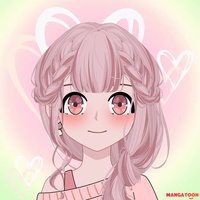 Rinny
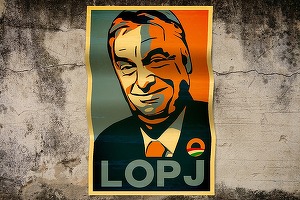 Viktor Orban iese vădit din rândul UE și acceptă gaz pe ruble. Discuție cu Putin privind Ucraina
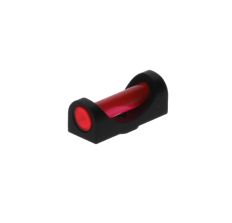 TRUGLO FAT BEAD UNIVERSAL RED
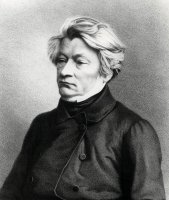 Adam Mickiewicz – Profimedia.CZ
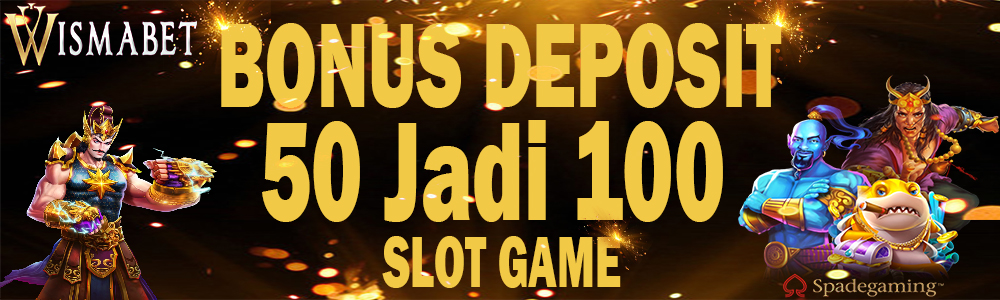 RTP Slot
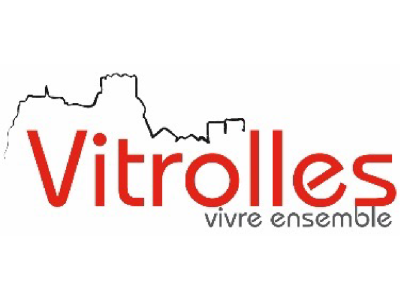 Logo_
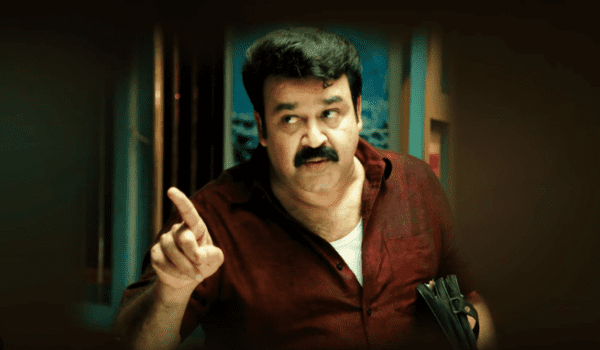 Farmer raises concern after ‘Drishyam’ scene allegedly matches his vehicle number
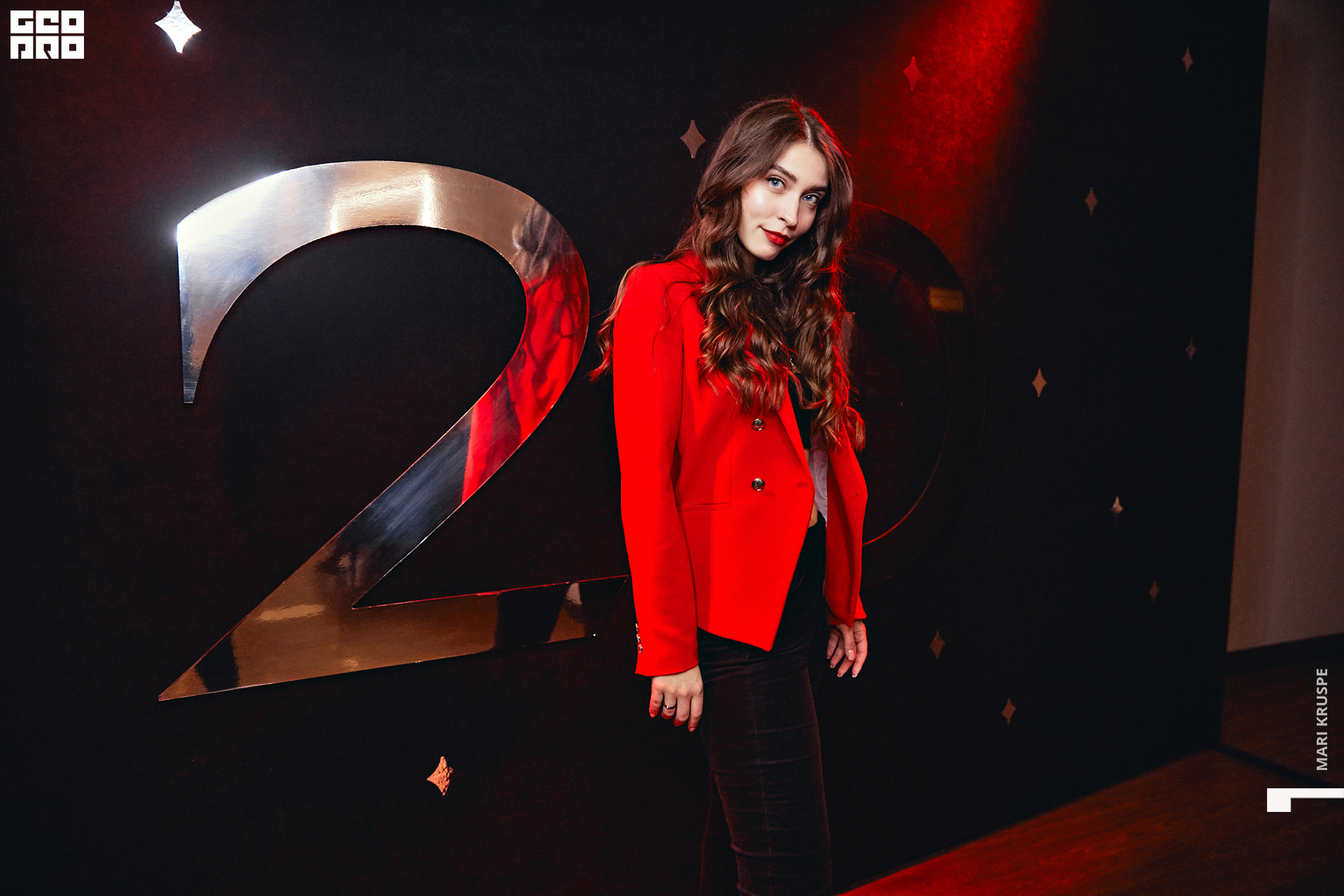 IMG_7678 копия.jpg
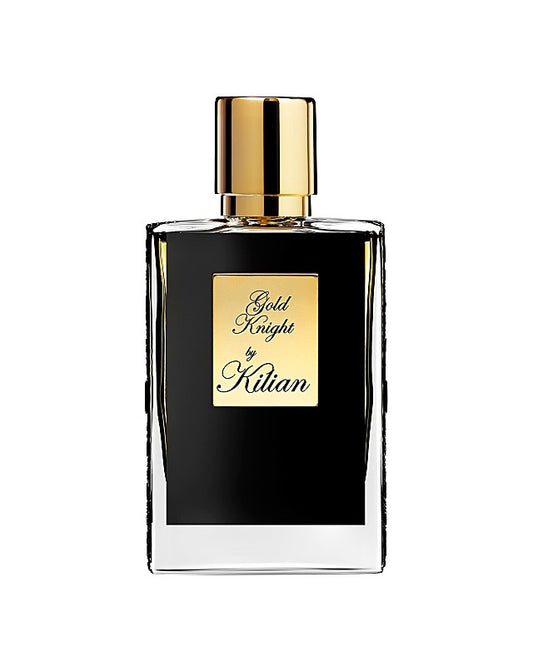 Gold Knight Eau de Parfum 50ml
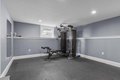Additional image 18 of 97 Hartwell Rd, Bedford, MA, 01730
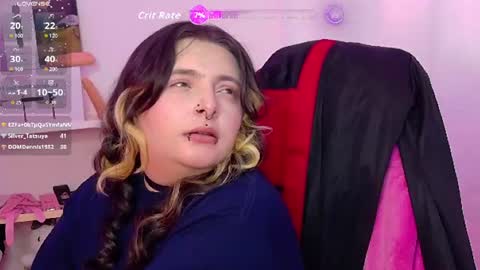 Ig  online show from 07.24.26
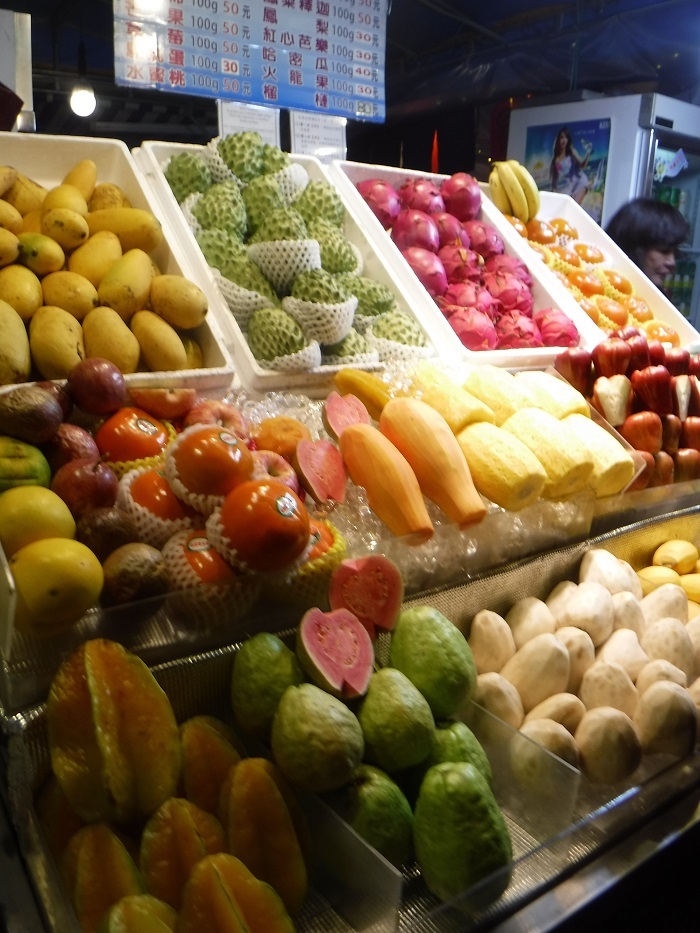 f0238779_13134252.jpg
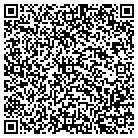 QR code with US Army Corps of Engineers contacts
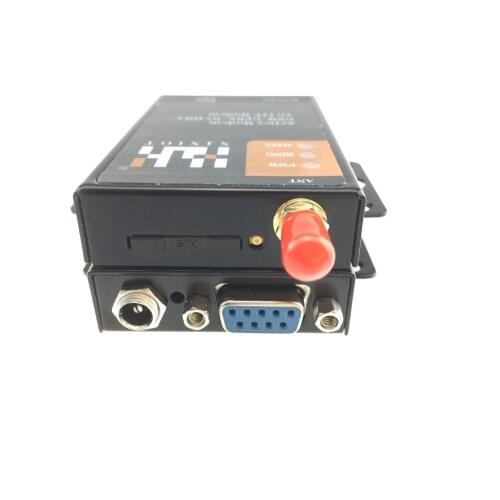 Gsm module tcp/ip gsm modem,high quality 3g modem gsm bulk sms sending, imei changeable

········

### TASK ITEM
Copy out the text of all fourteen records above word for word, leaving out the pictures.

### RESPONSE TO THIS TASK
 Rinny
 Viktor Orban iese vădit din rândul UE și acceptă gaz pe ruble. Discuție cu Putin privind Ucraina
 TRUGLO FAT BEAD UNIVERSAL RED
 Adam Mickiewicz – Profimedia.CZ
 RTP Slot
 Logo_
 Farmer raises concern after ‘Drishyam’ scene allegedly matches his vehicle number
 IMG_7678 копия.jpg
 Gold Knight Eau de Parfum 50ml
Additional image 18 of 97 Hartwell Rd, Bedford, MA, 01730
 Ig  online show from 07.24.26
 f0238779_13134252.jpg
 QR code with US Army Corps of Engineers contacts
 Gsm module tcp/ip gsm modem,high quality 3g modem gsm bulk sms sending, imei changeable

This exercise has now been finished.